» What this task involves
Transcribe the listing exactly; drop the images.

» Record excerpts
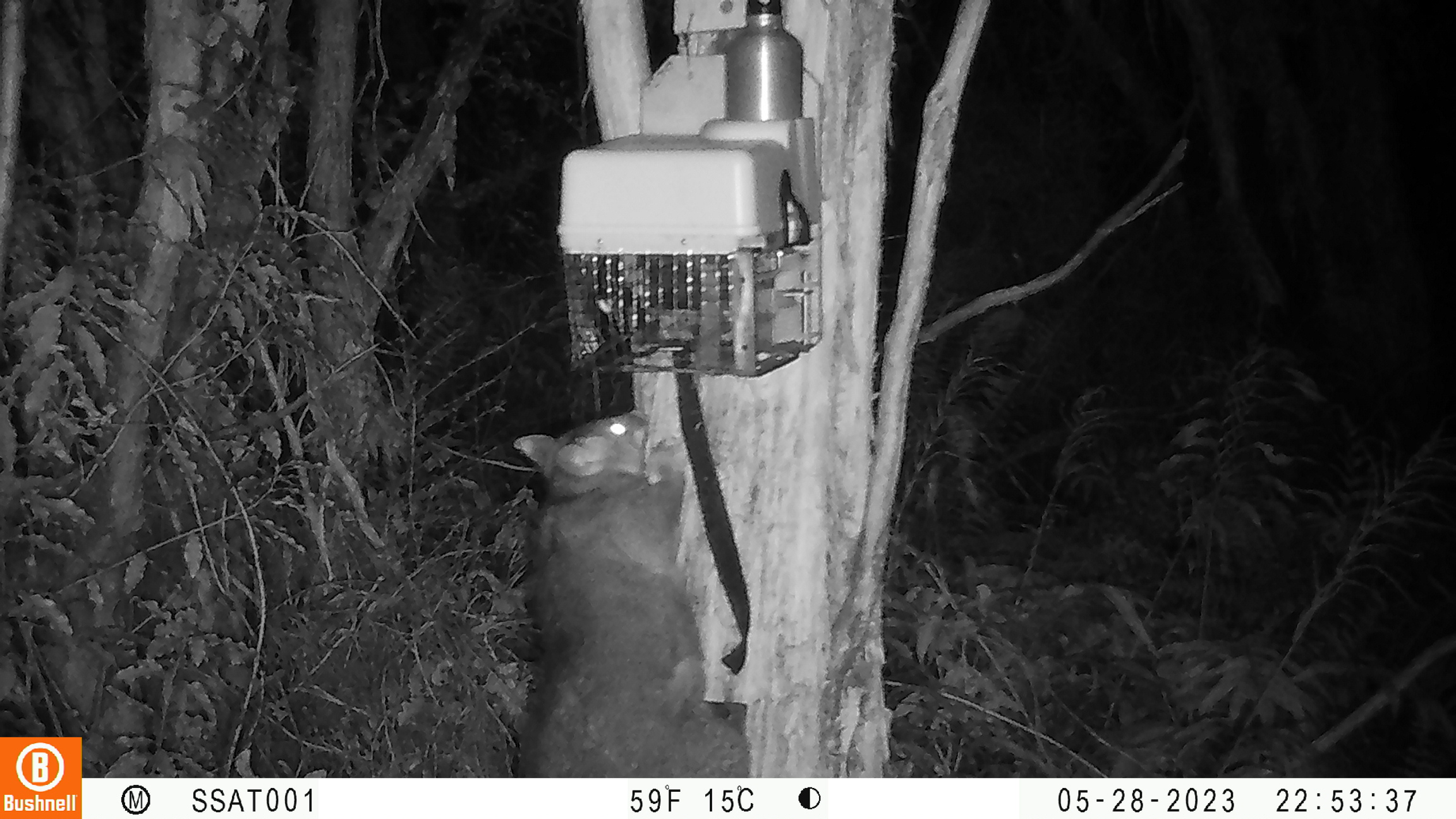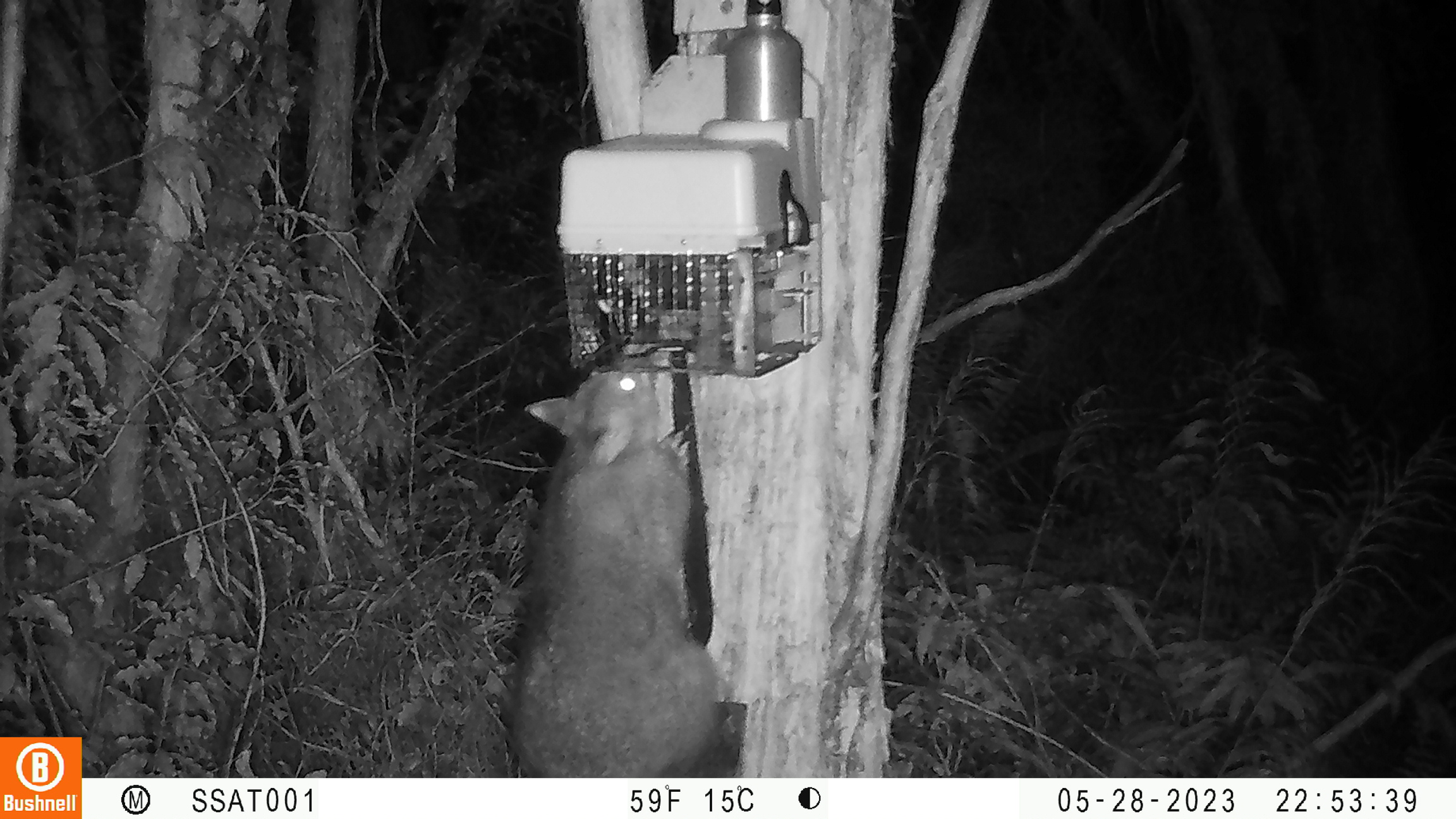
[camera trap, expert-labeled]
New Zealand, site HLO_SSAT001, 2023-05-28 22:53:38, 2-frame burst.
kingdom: Animalia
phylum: Chordata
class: Mammalia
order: Diprotodontia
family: Phalangeridae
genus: Trichosurus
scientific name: Trichosurus vulpecula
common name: common brushtail possum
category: possum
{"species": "possum (common brushtail possum) (Trichosurus vulpecula)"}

» Answer section
[camera trap, expert-labeled]
New Zealand, site HLO_SSAT001, 2023-05-28 22:53:38, 2-frame burst.
kingdom: Animalia
phylum: Chordata
class: Mammalia
order: Diprotodontia
family: Phalangeridae
genus: Trichosurus
scientific name: Trichosurus vulpecula
common name: common brushtail possum
category: possum
{"species": "possum (common brushtail possum) (Trichosurus vulpecula)"}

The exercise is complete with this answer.